The exchange of sensitive information between power distribution networks (PDNs) and urban transport networks (UTNs) presents a difficulty in ensuring privacy protection. This research proposes a new collaborative operation method for a coupled system. The scheme takes into account the schedulable capacity of electric vehicle charging stations (EVCSs) and locational marginal prices (LMPs) to handle the difficulty at hand.

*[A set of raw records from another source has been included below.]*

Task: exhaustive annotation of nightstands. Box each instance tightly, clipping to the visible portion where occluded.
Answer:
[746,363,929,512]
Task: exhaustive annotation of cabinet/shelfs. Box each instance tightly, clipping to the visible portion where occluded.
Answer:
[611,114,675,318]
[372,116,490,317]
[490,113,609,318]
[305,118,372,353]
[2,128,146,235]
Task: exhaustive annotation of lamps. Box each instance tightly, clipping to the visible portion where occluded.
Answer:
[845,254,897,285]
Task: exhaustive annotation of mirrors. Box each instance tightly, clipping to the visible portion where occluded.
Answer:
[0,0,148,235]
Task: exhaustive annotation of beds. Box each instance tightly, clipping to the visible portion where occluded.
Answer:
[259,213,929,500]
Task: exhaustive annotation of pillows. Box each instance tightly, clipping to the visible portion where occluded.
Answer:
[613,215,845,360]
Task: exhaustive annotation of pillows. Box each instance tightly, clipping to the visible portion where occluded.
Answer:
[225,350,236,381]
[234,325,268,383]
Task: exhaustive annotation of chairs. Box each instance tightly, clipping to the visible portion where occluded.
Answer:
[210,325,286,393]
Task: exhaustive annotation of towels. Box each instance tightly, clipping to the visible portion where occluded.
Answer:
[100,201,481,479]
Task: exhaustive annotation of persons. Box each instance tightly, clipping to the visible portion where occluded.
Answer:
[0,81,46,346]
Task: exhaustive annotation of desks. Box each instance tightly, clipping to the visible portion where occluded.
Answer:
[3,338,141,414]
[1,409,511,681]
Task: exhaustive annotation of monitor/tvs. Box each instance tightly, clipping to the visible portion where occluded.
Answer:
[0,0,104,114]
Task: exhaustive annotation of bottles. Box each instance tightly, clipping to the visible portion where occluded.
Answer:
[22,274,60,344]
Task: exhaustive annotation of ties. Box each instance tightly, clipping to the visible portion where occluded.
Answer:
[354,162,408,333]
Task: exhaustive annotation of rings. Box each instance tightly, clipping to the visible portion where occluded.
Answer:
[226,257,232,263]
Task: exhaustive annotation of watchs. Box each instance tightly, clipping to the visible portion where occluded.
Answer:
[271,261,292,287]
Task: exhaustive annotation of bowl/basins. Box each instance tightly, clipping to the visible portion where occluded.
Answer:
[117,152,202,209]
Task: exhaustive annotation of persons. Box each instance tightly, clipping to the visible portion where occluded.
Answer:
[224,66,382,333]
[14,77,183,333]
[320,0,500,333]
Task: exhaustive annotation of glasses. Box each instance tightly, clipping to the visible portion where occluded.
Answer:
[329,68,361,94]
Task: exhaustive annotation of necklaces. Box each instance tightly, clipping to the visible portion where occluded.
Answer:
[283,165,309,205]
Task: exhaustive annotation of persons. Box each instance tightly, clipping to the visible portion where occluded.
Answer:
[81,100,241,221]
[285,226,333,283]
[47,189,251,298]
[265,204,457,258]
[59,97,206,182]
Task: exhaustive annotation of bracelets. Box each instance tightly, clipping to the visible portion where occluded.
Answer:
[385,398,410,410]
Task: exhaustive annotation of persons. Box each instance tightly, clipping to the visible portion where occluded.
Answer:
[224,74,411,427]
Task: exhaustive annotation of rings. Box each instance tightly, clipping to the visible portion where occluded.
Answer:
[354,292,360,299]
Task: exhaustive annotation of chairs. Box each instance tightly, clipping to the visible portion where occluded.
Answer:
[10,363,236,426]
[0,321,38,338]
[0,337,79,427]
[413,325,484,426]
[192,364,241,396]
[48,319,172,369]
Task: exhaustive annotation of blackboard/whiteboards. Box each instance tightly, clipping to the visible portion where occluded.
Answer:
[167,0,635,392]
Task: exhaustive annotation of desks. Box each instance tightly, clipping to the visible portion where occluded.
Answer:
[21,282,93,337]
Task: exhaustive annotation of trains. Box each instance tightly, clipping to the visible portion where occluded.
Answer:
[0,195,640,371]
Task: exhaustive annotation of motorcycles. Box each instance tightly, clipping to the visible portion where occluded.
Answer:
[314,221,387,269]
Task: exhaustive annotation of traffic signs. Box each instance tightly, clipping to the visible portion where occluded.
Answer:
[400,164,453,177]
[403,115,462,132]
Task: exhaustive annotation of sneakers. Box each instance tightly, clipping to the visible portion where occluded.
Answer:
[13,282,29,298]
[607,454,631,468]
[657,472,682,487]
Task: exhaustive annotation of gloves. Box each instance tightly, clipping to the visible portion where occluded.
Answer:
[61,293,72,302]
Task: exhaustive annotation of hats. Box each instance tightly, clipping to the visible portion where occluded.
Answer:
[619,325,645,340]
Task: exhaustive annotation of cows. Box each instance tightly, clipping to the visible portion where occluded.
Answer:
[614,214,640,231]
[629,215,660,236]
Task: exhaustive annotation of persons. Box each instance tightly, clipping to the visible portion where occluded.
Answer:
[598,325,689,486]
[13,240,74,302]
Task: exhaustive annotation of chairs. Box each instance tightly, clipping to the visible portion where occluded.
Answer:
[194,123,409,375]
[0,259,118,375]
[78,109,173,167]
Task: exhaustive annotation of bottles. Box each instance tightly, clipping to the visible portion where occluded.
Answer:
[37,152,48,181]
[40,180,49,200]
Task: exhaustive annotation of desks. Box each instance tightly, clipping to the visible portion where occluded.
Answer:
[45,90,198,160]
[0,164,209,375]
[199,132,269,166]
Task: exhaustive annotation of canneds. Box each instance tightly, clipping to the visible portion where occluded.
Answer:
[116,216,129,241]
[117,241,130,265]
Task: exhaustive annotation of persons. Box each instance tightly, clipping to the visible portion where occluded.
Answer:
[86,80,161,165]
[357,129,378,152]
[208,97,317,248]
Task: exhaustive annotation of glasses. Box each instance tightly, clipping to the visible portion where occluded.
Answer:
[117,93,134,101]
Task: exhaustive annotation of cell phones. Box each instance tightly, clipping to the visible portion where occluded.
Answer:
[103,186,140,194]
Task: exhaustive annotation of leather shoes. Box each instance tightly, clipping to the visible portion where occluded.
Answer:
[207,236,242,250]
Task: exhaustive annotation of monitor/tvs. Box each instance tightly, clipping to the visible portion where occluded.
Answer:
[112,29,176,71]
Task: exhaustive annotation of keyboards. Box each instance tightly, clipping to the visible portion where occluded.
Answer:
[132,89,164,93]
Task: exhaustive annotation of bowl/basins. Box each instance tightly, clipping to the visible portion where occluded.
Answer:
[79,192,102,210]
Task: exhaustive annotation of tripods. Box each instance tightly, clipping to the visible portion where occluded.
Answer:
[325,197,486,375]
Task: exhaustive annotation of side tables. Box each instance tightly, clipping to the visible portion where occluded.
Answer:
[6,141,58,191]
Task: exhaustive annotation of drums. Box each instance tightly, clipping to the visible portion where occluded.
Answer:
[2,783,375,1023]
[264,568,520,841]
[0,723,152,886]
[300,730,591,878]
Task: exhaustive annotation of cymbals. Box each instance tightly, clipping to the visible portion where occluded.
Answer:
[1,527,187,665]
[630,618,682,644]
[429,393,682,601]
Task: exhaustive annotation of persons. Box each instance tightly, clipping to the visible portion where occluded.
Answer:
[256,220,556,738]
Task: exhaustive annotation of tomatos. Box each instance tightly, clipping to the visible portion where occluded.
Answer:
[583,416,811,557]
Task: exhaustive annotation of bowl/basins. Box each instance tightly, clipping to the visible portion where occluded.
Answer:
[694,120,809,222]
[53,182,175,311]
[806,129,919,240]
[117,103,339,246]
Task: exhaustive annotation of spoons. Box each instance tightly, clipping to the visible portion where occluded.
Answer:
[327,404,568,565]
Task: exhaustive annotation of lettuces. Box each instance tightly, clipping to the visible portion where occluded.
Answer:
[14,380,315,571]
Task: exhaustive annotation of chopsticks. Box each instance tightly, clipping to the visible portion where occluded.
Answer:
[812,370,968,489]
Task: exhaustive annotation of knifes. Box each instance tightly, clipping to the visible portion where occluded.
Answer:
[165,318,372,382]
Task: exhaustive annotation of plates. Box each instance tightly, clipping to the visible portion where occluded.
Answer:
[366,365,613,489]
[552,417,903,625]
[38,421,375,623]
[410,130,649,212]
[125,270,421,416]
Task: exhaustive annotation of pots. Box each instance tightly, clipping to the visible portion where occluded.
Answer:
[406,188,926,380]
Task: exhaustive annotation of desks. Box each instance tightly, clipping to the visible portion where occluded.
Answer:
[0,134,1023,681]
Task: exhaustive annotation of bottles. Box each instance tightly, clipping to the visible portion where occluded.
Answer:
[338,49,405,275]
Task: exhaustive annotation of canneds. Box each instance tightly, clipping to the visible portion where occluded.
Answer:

The EVCS hosting capacity model is built and expressed as the feasible area of charging power, based on AC power flow. This model is then used to offer information on the real schedulable capacity. By incorporating the charging loads into the coupling nodes between PDNs and UTNs, the issue of coordinated operation is separated and becomes equal to the optimal problem involving charging loads. Based on this premise, the most efficient operational cost of PDNs is transformed into a comparable representation of cost information in PDNs. This representation incorporates LMP information that guides charging decisions in UTNs. The suggested collaborative scheduling methodology in UTNs utilises the collected projection information from the static traffic assignment (STA) to ensure data privacy protection and achieve non-iterative calculation. Numerical experiments are conducted to illustrate that the proposed method, which uses a smaller amount of data, achieves the same level of optimality as the coordinated optimisation.

Suggested Citation

  • Wei Dai & Zhihong Zeng & Cheng Wang & Zhijie Zhang & Yang Gao & Jun Xu, 2024. "Non-Iterative Coordinated Optimisation of Power–Traffic Networks Based on Equivalent Projection," Energies, MDPI, vol. 17(8), pages 1-21, April.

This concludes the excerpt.